The more I embitter myself by reading what's out there on the internet, the more I feel like the proverbial square peg and round hole. Call me a cynic, or a hater, I don't mind - a judge at the Old Bailey once called me much worse, but I think every angle of life needs someone like me. Albeit for a limited time.The three-legged dog that bites the postman's arse; or the crazy drunk on the street corner who directs traffic. 

And, therefore, I think I'll continue to take the piss until the postie whacks me with a rolled up newspaper, or I get hit by that oncoming bus.




Available soon from an author near you.
The Amazon #1 best seller in the Japanese Origami for the Partially Disabled chart. 
Priced at £0.04 for readers in India. 





Let me leave you with the best, worst review I have ever received. Obviously from someone with a Kindle...

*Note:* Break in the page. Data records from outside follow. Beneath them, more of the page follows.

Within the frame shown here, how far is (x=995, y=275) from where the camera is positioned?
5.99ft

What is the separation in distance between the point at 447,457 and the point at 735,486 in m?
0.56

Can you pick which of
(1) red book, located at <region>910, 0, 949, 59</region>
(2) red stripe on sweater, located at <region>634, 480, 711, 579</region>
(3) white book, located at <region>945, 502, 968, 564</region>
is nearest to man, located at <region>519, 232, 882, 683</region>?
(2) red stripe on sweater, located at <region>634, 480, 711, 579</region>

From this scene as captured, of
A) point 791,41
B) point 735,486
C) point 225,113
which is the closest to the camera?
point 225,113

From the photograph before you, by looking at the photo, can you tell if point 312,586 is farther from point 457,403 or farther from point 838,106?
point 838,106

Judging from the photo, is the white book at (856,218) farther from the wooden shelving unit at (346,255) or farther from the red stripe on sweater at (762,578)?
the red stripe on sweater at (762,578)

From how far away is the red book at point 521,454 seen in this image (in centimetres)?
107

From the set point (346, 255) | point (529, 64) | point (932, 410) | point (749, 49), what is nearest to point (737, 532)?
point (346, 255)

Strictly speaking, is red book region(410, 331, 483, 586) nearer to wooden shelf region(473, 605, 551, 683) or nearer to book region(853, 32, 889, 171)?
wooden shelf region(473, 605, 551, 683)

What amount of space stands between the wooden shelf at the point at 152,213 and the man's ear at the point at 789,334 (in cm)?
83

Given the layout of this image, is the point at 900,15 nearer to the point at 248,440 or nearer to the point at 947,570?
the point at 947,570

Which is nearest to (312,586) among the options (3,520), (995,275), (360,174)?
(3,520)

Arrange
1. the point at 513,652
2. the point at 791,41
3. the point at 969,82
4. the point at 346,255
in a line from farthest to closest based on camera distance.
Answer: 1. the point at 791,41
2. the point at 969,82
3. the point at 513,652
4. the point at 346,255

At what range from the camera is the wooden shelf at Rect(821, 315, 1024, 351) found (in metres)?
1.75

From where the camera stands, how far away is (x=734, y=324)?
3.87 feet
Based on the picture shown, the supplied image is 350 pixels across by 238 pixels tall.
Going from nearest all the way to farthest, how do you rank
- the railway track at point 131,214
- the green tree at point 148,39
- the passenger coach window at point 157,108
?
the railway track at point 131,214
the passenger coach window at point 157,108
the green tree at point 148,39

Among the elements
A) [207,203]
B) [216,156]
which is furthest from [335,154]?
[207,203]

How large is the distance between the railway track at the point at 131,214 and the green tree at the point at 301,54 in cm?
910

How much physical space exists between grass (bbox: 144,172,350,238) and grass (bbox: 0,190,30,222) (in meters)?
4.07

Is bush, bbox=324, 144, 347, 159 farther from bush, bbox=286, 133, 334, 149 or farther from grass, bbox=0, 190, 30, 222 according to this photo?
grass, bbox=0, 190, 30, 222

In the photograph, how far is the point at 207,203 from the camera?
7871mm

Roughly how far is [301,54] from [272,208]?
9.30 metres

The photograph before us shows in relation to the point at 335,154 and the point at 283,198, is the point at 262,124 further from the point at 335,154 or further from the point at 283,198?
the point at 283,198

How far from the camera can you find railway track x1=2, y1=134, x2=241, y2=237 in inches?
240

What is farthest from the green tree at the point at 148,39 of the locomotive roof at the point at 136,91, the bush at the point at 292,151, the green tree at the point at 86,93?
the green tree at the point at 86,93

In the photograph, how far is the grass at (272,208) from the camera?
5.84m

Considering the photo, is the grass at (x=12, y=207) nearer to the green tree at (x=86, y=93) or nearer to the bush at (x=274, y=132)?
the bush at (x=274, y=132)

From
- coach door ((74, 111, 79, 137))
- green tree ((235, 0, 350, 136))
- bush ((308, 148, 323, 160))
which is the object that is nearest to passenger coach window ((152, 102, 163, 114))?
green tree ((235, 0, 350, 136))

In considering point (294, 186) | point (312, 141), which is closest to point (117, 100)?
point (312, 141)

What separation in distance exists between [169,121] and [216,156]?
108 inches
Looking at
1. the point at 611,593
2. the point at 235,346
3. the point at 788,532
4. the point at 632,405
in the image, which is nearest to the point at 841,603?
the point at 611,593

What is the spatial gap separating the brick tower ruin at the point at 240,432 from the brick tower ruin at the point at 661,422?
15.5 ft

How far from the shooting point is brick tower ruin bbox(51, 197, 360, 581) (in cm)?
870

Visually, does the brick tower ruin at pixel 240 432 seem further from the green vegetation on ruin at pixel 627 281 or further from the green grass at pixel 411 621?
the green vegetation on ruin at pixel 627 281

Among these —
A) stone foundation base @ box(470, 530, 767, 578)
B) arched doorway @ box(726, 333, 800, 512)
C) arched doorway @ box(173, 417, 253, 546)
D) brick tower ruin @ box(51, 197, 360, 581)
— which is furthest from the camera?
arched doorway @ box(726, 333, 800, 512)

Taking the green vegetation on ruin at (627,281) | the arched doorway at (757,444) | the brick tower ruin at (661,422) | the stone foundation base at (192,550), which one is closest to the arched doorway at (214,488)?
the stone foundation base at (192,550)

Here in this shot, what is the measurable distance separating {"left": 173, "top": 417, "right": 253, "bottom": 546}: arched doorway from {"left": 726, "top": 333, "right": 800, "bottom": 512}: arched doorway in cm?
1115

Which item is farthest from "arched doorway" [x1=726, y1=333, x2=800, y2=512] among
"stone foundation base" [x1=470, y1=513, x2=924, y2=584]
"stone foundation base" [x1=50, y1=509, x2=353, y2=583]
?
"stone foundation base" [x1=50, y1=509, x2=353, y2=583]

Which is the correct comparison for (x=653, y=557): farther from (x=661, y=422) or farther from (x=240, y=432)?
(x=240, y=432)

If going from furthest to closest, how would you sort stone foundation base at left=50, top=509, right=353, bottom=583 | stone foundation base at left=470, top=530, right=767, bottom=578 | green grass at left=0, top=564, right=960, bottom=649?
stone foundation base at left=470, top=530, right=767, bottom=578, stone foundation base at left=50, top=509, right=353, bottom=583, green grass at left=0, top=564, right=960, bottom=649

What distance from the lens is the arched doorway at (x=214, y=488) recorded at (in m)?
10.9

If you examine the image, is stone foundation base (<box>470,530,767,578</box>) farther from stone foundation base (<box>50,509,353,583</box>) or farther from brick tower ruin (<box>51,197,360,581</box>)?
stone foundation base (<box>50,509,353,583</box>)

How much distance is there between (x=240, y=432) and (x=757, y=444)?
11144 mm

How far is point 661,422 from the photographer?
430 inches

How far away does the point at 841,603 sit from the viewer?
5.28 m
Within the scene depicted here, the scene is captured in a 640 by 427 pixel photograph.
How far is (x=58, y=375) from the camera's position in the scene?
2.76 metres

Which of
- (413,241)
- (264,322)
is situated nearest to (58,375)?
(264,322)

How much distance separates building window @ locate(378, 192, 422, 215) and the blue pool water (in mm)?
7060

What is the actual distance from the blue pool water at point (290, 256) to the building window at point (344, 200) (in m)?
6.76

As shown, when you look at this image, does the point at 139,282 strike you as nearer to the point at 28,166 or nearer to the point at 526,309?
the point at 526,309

fionafrog: 2 out of 5 - The Facebook Killer (Part 3)
I don't like it but had to finish it! 17 March 2013
Utterly grim but totally compelling. Not my sort of book at all and yet ... I simply had to read the final part. What on earth is wrong with me for getting into it in the first place. The things that happen in this book are revolting!! So why I had to read it, I don't know but I did.

The author has clearly tapped into a side of me I don't know myself - but I don't like me very much for being fascinated by it.


Over and out,
MLS.



Disclaimer:ML Stewart acknowledges there are many talented and successful self-published authors in the world. He only takes the mick out of those who waste their time promoting their wares and bum-chumming instead of writing.